[Begin RECORDS]

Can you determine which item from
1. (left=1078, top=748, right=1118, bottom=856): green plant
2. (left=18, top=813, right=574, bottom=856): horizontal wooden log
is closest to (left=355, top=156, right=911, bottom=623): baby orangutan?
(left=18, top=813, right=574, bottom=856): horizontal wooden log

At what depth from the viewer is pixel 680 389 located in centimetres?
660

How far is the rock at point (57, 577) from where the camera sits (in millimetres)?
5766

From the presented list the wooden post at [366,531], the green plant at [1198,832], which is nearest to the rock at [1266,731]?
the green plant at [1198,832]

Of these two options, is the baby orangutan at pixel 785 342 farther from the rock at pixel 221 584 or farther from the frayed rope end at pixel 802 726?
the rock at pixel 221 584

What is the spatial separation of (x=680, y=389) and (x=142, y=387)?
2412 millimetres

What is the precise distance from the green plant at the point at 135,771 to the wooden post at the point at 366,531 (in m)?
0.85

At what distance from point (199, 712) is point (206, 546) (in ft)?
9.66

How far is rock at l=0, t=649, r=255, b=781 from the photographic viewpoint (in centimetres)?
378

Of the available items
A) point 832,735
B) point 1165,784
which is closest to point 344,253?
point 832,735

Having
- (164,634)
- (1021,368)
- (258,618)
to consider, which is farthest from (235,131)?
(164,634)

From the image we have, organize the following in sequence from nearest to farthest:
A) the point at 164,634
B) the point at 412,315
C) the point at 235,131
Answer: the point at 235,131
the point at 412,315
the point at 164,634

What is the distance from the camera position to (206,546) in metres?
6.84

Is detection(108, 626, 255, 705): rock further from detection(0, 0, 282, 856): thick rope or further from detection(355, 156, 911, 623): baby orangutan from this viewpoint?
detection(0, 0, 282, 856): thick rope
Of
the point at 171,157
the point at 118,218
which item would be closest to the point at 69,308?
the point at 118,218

[End RECORDS]

### TO DO
Retype the listing above exactly, from the line containing "How far is rock" through the end of the listing, including both ends.

### FINISHED ANSWER
How far is rock at l=0, t=649, r=255, b=781 from the photographic viewpoint (in centimetres)?
378

Of the available items
A) point 832,735
B) point 1165,784
which is closest to point 344,253?
point 832,735

Having
- (164,634)
- (1021,368)
- (258,618)
to consider, which is farthest from (235,131)?
(164,634)

From the image we have, organize the following in sequence from nearest to farthest:
A) the point at 164,634
B) the point at 412,315
C) the point at 235,131
Answer: the point at 235,131
the point at 412,315
the point at 164,634

What is the distance from the camera position to (206,546) in metres?
6.84

Is detection(108, 626, 255, 705): rock further from detection(0, 0, 282, 856): thick rope or further from detection(355, 156, 911, 623): baby orangutan from this viewpoint?
detection(0, 0, 282, 856): thick rope
Of
the point at 171,157
the point at 118,218
which item would be closest to the point at 69,308?
the point at 118,218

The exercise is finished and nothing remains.